### SELECTED EXTRACT

* * * * * * *

Sunday, April 9, 2023

N. T. Wright on Romans 9:17-18

  

9:17-18. The same point is made graphically with another scene from the exodus narrative that of Moses before Pharaoh. Again Paul first quotes the passage (in this case, Exod 9:16) and then draws the implication. As with Israel after the golden calf, Pharaoh is guilty; God could have punished him at once, God has, instead, “made him to stand,” “raised him up” in this sense, rather than cutting him off instantly. The reason is so that God’s power might be displayed in him, and that God’s name might be made known in all the world. The moral Paul draws in the next verse shows that he regards God’s “making Pharaoh to stand” as the equivalent of “hardening”; Exod 9:16, that is, picks up 9:12 (“the LORD hardened Pharaoh’s hart”), itself part of a longer sequence (Exod 4:21; 7:3, 13, 22; 8:15, 32; 9:35; 10:1; 14:8; cf. Deut 2:30; Josh 11:20; Isa 63:17). What God has done to Pharaoh is not arbitrary. Pharaoh has already enslaved God’s people and resisted the call to set them free. God has in view not the protracted punishment of Pharaoh for its own sake, but the worldwide proclamation of God’s power and name. This is how the language of “hardening” works in at least one strand of Second Temple Jewish thinking. (See the suggestive 2 Macc 6:12-16: God’s suspension of judgment means that the pagan nations will thereby reach the full measure of their sins, v. 14; cf. Gen 15:16; Wis 19:4. Israel, meanwhile, though chastened, is eventually granted mercy.) We ought at this point to hear echoes of earlier statements regarding Israel’s disobedience (1:18-23; 2:1-11, 17:24), and to detect a line of thought that runs from those passages, through the present one, on to the decisive 11:25-26.

* * * * * * *

### SUPPLIED INFORMATION

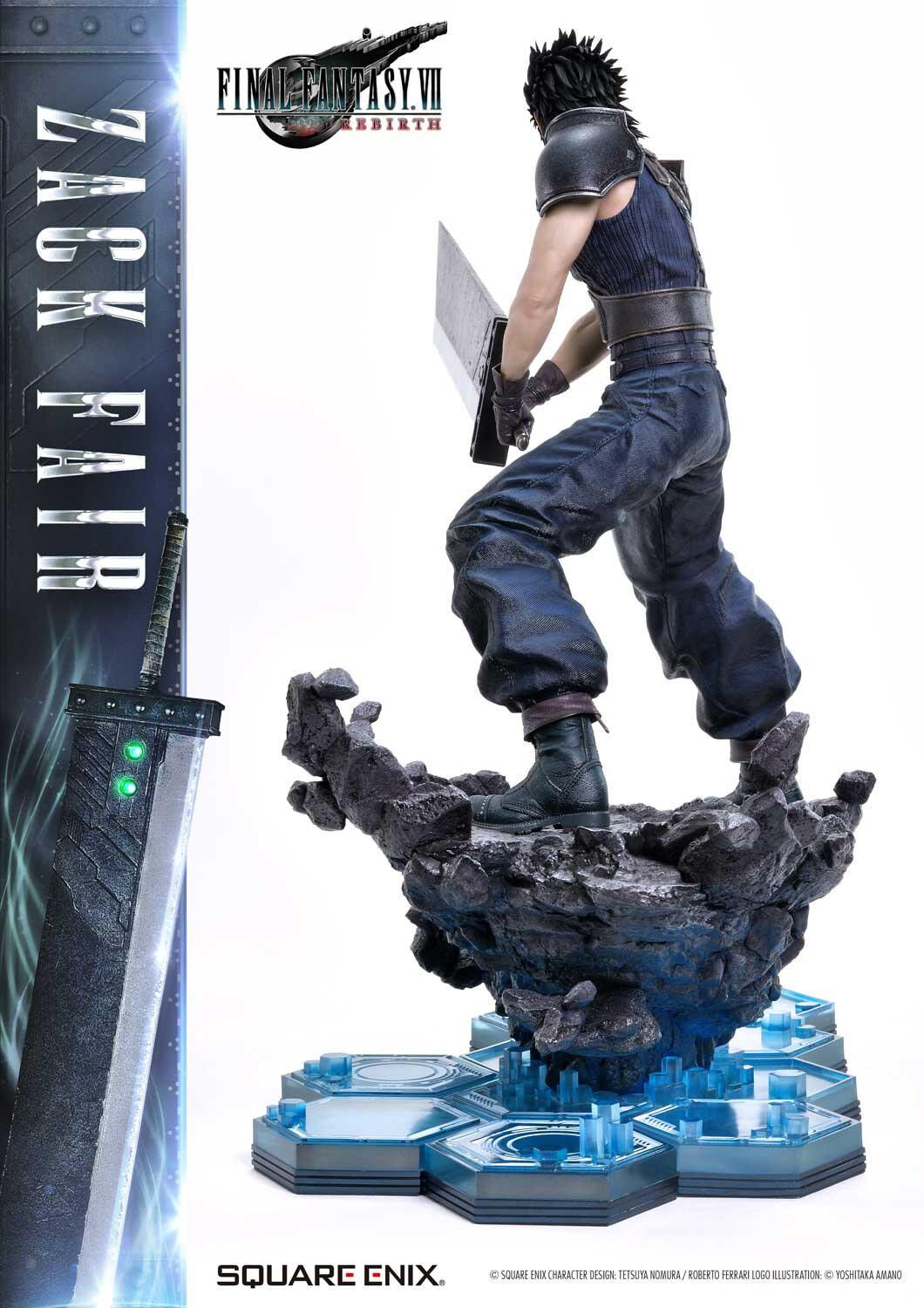 Final Fantasy VII Rebirth - Zack Fair - Square Enix Masterline (SEM-09DX) - 1/4 - DX Version (Prime 1 Studio) photo 31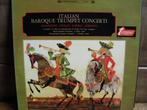 - Italian Baroque Trupet Concerti -  LP, Cd's en Dvd's, Vinyl | Klassiek, Orkest of Ballet, Gebruikt, Ophalen of Verzenden, Barok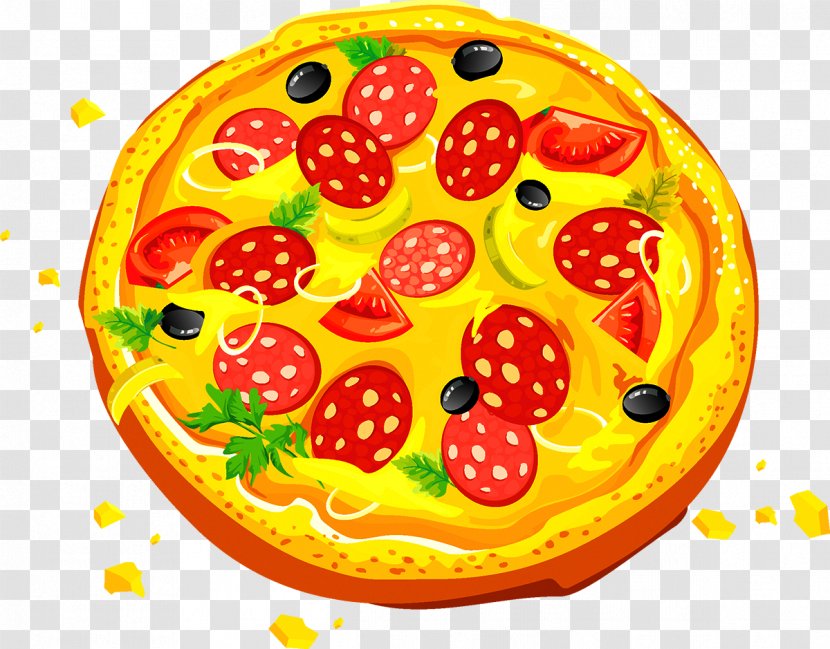 Pizza Party Cooking Games Italian Cuisine - Fruit Transparent PNG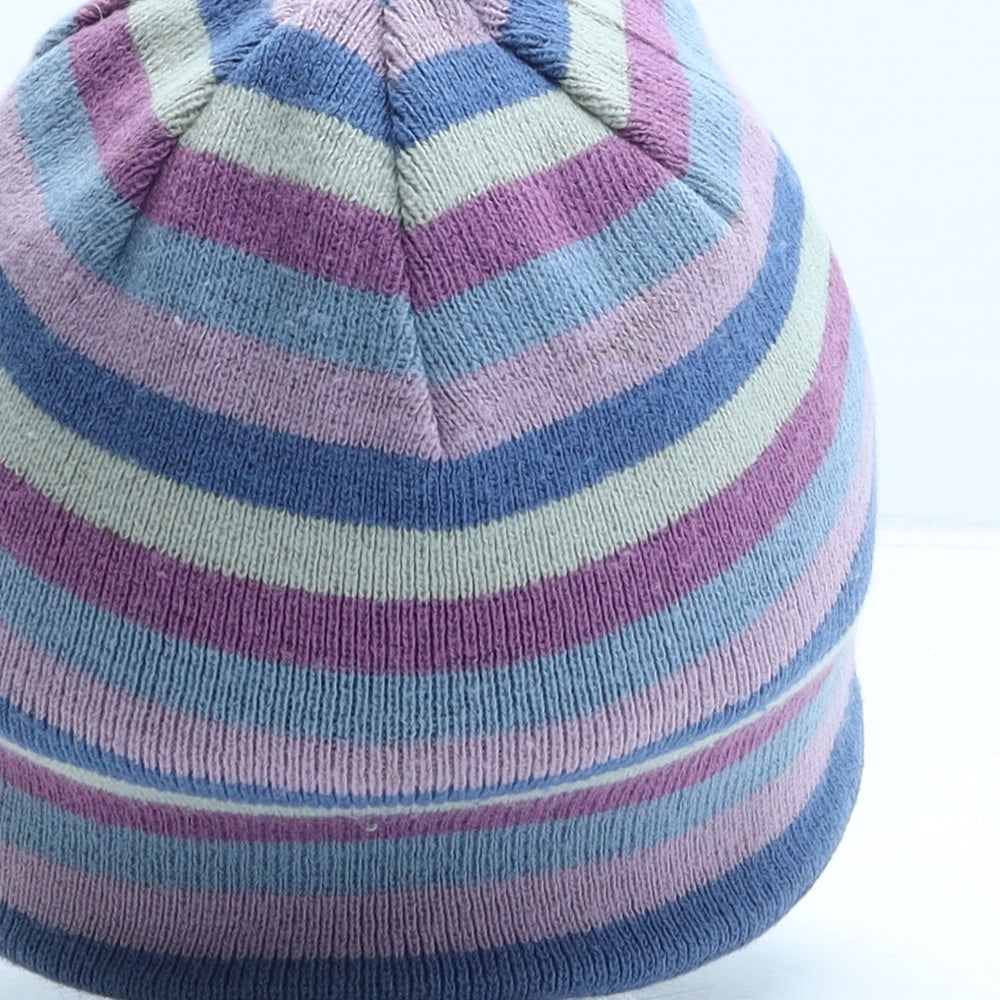 Trespass Womens Multicoloured Striped Acrylic Beanie One Size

* * * * * * *

### WHAT YOU NEED TO DO
(1) According to the commentary on Romans 9:17-18, which Exodus verse does Paul quote in this passage?
(2) Write the next few sentences of the commentary on Romans 9:17-18, picking up after its final sentence.
Nothing in the listing matters for what is asked here.

### WRITTEN ANSWERS
(1) Exodus 9:16.

(2)
 

Paul is not, then, using the example of Pharaoh to explain that God has the right o show mercy, or to harden someone’s heart, out of mere caprice. Nor is it simply that God has the right to do this sort of thing when someone is standing in the way of the glorious purpose that has been promised. The sense of this passage is gained form its place within the larger story line from 9:6-10:21—that is, as part of the story of Israel itself, told to explain what is now happening to Paul’s “Kinsfolk according to the flesh.” God’s action upon Pharaoh was part of the means, not only of rescuing Israel from slavery, but of declaring God’s name to the world. IN much the same way, as Paul will explain in 11:11-14, God’s action at the present time upon Israel “according to the flesh” is part of the means of brining the gospel to the nations, of declaring God’s name—and, now, the name of the Lord, the name of Jesus Christ!—to the nations (10:9-13). This in turn precipitates the questions of 11:1 and 11, which deal with the problem that remains at the end of it all. Reading this part of Romans is like riding a bicycle: If you stand still for more than a moment, forgetting the onward movement both of the story of 9:6-10:21 and of the letter as a whole, you are liable to lose your balance—or, perhaps, to accuse Paul of losing his. (N. T. Wright, “The Letter to the Romans,” in The New Interpreter’s Bible, 12 vols. [Nashville: Abingdon Press, 2002], 10:639)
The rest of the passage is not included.